O Comitê de Política Monetária (Copom), do Banco Central do Brasil, decidiu nesta quarta-feira (18) reduzir a taxa básica de juros da economia, a Selic, de 15% para 14,75% ao ano. A queda foi de 0,25 ponto percentual.
Em comunicado, o Banco Central informou que a decisão busca estimular a atividade econômica, ao mesmo tempo em que mantém cautela diante do cenário internacional, marcado por incertezas e volatilidade, especialmente em função dos impactos da guerra no Oriente Médio sobre os preços do petróleo.
Segundo o Copom, o ambiente externo tornou-se mais incerto devido ao acirramento de conflitos geopolíticos, o que afeta as condições financeiras globais e exige prudência por parte de países emergentes.
No cenário doméstico, o comitê apontou que a economia brasileira apresenta sinais de moderação no crescimento, enquanto o mercado de trabalho segue resiliente. A inflação, embora tenha mostrado algum arrefecimento recente, ainda permanece acima da meta estabelecida.
As projeções indicam que a inflação deve continuar acima do objetivo nos próximos anos.

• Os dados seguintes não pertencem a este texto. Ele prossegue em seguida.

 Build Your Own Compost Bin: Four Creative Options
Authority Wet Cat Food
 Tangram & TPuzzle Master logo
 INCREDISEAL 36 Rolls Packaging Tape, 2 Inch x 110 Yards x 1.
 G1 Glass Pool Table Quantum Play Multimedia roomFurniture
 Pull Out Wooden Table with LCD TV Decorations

De acordo com o relatório, as expectativas para 2026 e 2027 estão em 4,1% e 3,8%, respectivamente, enquanto a estimativa do Copom para o terceiro trimestre de 2027 é de 3,3%.

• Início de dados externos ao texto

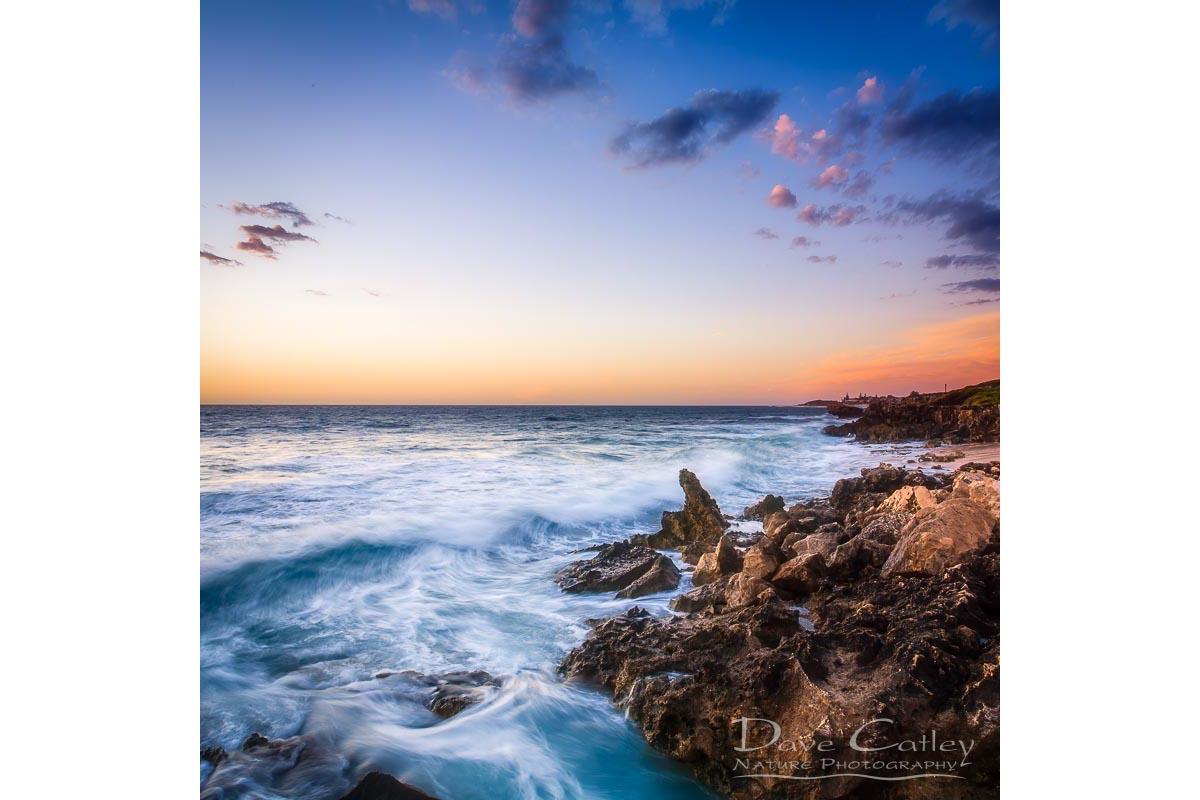 Sunset Waves - Rocky Coastline, Mindarie, Perth, Western Australia, Seascape Tote Bag (MCS1.8-V2-TB1)
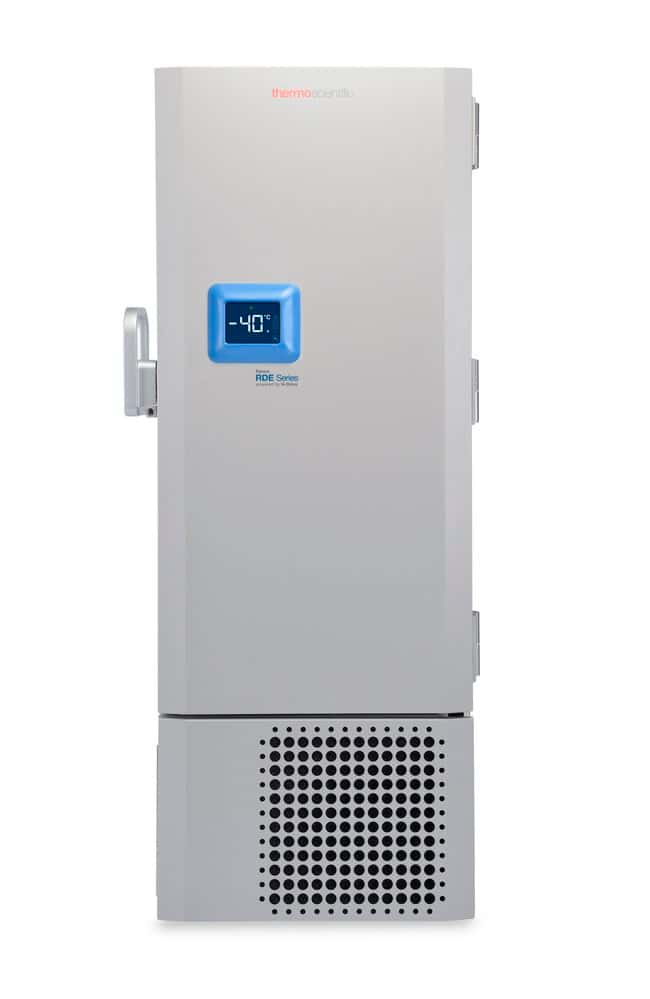 Thermo Scientific Revco Revco RDE Series -40°C Ultra-Low Temperature Freezers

O Banco Central também destacou que os riscos inflacionários aumentaram, tanto no cenário de alta quanto de baixa, influenciados por fatores como a persistência da inflação de serviços, a possibilidade de desancoragem das expectativas e oscilações cambiais.
Diante desse contexto, o Copom afirmou que iniciou um processo de ajuste gradual da política monetária, após um período prolongado de juros elevados, e reforçou que as próximas decisões dependerão da evolução do cenário econômico.
O comitê reiterou que seguirá atuando com cautela para garantir a convergência da inflação à meta, sem perder de vista os impactos sobre o nível de atividade econômica e o emprego.
A decisão foi unânime entre os membros do colegiado.